Las salidas extranjeras señalan un aumento de los riesgos para la renta variable japonesa
Estamos interpretando este brusco giro de la inversión extranjera como una señal de advertencia relevante para la renta variable japonesa. El paso de más de 1 billón de yenes en compras netas a casi 500.000 millones de yenes en ventas netas en una sola semana indica que un motor clave de la fortaleza reciente del mercado se está convirtiendo ahora en un lastre. Es una señal clara para reducir exposición larga y prepararse para un aumento de la presión bajista sobre índices como el Nikkei 225.
Este repliegue del inversor parece ligado al giro hacia una postura de política monetaria cada vez más firmemente restrictiva por parte del Banco de Japón y a la consiguiente fortaleza del yen. Con la inflación subyacente en Japón manteniéndose obstinadamente por encima del 2,5% durante el último trimestre y el yen apreciándose hasta el nivel de 134 frente al dólar, la rentabilidad del crucial sector exportador japonés queda ahora bajo amenaza. Es probable que los inversores extranjeros estén rotando fuera de estos valores intensivos en exportación ante la expectativa de unos resultados más débiles.
Ajuste de posicionamiento en un entorno de volatilidad y cambios de política
En respuesta, estamos incrementando nuestras posiciones en derivados que se benefician de un repunte de la volatilidad. El índice de volatilidad del Nikkei se ha mantenido cerca de un nivel complaciente de 16, que creemos demasiado bajo dado el cambio de los flujos de capital. Estamos comprando opciones put fuera de dinero, de coste contenido, sobre futuros del Nikkei para posicionarnos ante una posible corrección del mercado en las próximas semanas.

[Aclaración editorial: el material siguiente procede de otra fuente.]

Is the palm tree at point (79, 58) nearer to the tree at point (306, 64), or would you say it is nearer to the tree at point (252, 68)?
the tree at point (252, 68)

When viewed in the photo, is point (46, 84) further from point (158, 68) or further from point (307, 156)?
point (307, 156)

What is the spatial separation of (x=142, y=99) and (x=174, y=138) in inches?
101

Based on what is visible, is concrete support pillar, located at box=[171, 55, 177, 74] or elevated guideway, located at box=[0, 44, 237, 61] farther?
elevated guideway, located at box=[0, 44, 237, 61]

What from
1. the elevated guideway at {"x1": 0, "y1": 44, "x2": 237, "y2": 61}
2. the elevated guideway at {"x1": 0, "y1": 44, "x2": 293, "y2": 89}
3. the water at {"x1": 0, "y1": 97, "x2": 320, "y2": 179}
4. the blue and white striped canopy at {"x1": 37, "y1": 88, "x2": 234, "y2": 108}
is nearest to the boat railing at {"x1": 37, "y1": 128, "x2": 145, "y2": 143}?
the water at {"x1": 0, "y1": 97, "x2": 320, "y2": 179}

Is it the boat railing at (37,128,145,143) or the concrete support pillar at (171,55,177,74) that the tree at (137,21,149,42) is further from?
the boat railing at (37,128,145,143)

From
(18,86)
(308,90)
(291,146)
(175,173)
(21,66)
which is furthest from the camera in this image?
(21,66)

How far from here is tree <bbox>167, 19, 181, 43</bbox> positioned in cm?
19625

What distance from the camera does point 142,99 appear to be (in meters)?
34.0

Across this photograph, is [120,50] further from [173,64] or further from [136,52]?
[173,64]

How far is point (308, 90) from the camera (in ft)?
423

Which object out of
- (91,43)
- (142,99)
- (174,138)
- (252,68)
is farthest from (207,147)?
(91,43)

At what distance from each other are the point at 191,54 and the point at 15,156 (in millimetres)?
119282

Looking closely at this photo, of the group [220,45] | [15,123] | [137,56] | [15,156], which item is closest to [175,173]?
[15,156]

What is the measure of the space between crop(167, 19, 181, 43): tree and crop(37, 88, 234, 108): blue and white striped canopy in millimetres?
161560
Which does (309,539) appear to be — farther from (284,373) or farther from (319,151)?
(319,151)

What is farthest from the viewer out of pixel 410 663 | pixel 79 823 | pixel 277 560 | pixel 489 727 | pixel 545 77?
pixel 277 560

También estamos estableciendo spreads bajistas con puts (bear put spreads) sobre el índice Topix para capitalizar una posible caída moderada. Esta estrategia acota el riesgo y, a la vez, ofrece potencial de ganancia si el índice retrocede hacia su media móvil de 50 días, un nivel que no ha puesto a prueba en meses. Se trata de un enfoque más prudente que refleja la posibilidad de un descenso gradual, más que de un desplome abrupto.
Este patrón recuerda a la dinámica de finales de 2023, cuando un periodo similar y sostenido de ventas extranjeras precedió una caída del 7% del Nikkei en varias semanas. Históricamente, salidas de esta magnitud han sido a menudo un indicador adelantado de una debilidad más amplia del mercado. Por ello, estamos ajustando nuestras carteras hacia una postura defensiva, anticipando que esta tendencia de ventas por parte de inversores extranjeros podría continuar.